→ WHAT THIS TASK INVOLVES: Nothing in the records may be dropped. Retype them all exactly.

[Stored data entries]

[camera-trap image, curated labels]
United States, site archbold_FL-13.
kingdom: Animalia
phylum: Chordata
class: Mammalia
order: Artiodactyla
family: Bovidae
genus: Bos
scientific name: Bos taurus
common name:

→ RESULT OF THIS TASK:
[camera-trap image, curated labels]
United States, site archbold_FL-13.
kingdom: Animalia
phylum: Chordata
class: Mammalia
order: Artiodactyla
family: Bovidae
genus: Bos
scientific name: Bos taurus
common name:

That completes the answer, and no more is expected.